The name of the herbarium at which the specimen is held. The following herbaria currently contribute specimen data to the AVH:
BRI – Queensland Herbarium
HO – Tasmanian Herbarium
LINC – Lincoln University Herbarium
NZFRI – National Forestry Herbarium NZ
PDD – New Zealand Fungarium
PERTH – Western Australian Herbarium
The Index Herbariorum code of the herbarium at which the specimen is held.
The catalogue number is an identifier for the physical specimen. In the AVH, catalogue numbers consist of the Herbarium code, followed by a space and then the catalogue number used at the institution.
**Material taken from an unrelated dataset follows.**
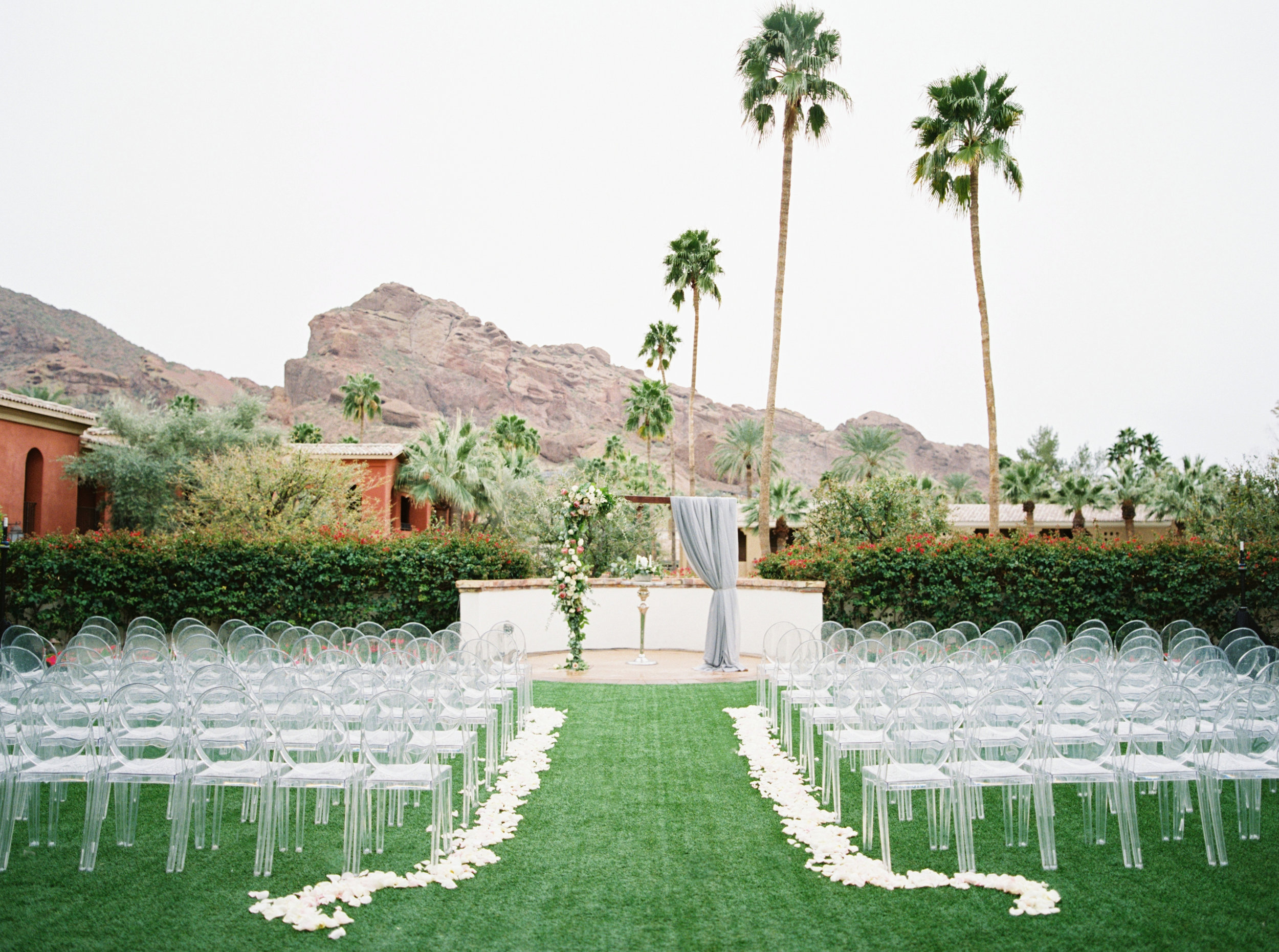 27 ceremony seating ghost chair flower aisle ceremony arch floral arch omni scottsdale montelucia wedding outdoor wedding rainy wedding rain on wedding day Life Design Events photos by Melissa Jill Photography.jpg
The search for catalogue number uses an exact match, so the catalogue number entered needs to be exactly the same as it is in the AVH. Catalogue number formats applied at the different herbaria are listed in Table 1.
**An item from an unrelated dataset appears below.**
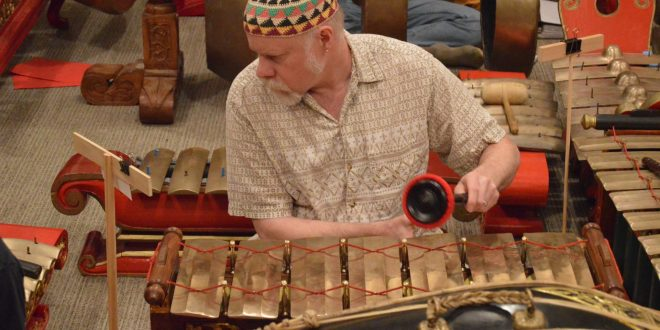 Students and community members practice on rare Javanese gamelan percussion set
Table 1. Catalogue number formats used by the herbaria that contribute data to Australia’s Virtual Herbarium
|State Herbarium of South Australia||AD 00000000||a number of up to nine digits, sometimes followed by a single letter|
|AD-A 00000(X)||a number of up to five digits, sometimes followed by a single letter|
|AD-C 00000(X)||a number of up to five digits, sometimes followed by a single letter|
|Auckland War Memorial Museum Herbarium||AK000000||a number of two to six digits, with no space after the herbarium code|
|Australian National Herbarium||CANB 000000||a number of up to six digits|
|CBG 0000000||a number of up to seven digits|
|University of Canterbury Herbarium||CANU 000000||a number of two to six digits, sometimes followed by a single letter|
|Allan Herbarium, Landcare Research NZ Ltd||CHR 000000||a a number of up to six digits, sometimes followed by a space and a letter|
|Australian Tropical Herbarium||CNS 000000||a number of up to six digits|
|QRS 000000||a number of up to six digits|
|Northern Territory Herbarium||DNA X0000000||a string of one letter followed by seven digits – the letter indicates whether the specimen originates from the Darwin Herbarium (D) or the Alice Springs Herbarium (A)|
|Tasmanian Herbarium||HO 000000||a number of up to six digits|
|James Cook University Herbarium||JCT JCT-X00000.0||a string of a single letter (indicating the major group to which the specimen belongs) followed by up to five digits, a full stop, then another digit; the herbarium code is repeated at the start of the catalogue number, and separated from the rest of the string by a hyphen|
|Lincoln University Herbarium||LINC-0000||a number of up to four digits, separated from the herbarium code by a hyphen (with no spaces)|
|La Trobe University Herbarium||HO 000000||a string of nine digits (with leading zeroes for numbers less than 100000000)|
|National Herbarium of Victoria||MEL 0000000X||a string of seven digits (with leading zeroes for numbers less than 1000000) followed by one letter|
|The University of Melbourne Herbarium||MELU X000000x||a string of a single letter (indicating the major group to which the specimen belongs) followed by six digits and a lower-case letter|
|Dame Ella Campbell Herbarium, Massey University||MPN 00000||a number of up to five digits|
|University of New England N.C.W. Beadle Herbarium||NE 000000||a number of one to six digits|
|National Herbarium of New South Wales||NSW 000000||a number of up to six digits|
|National Forestry Herbarium NZ||NZFRI 00000||a number of up to five digits|
|New Zealand Fungarium||PDD 000000||a string of six digits (with leading zeroes for numbers less than 100000)|
|Western Australian Herbarium||PERTH 0000000||a number of up to eight digits|
|Unitec Institute of Technology Herbarium||UNITEC 000000||a string of six digits (with leading zeroes for numbers less than 100000)|
|Herbarium of the Museum of New Zealand – Te Papa Tongarewa||WELT.X000000/X||a string of a single letter (indicating the major group to which the specimen belongs) followed by six digits (with leading zeroes for numbers less than 100000); the string is separated from the herbarium code by a full stop, and may be appended by a forward slash and a letter to indicate multiple parts|
|Janet Cosh Herbarium, University of Wollongong||MEL 0000000X||a number of up to five digits|
ALA record ID
The record id is a unique identifier applied to the specimen record in the ALA BioCache. The ALA record ID is listed in the CSV downloads and in the URL of the Record detail page. You can use the ALA record ID to find the most up-to-date data for the specimen record by typing ‘/[record ID]’ in the navigation bar of your browser.
Basis of record
Basis of record describes the source of the information in a record. Occurrence records are generally either based on an object (such as a preserved specimen), or on an observation of an organism in the field. Object-based records are more verifiable than observation-based records, because the specimens are held in permanent collections and can be examined at a later date and the identification can be verified. All AVH records are based on objects.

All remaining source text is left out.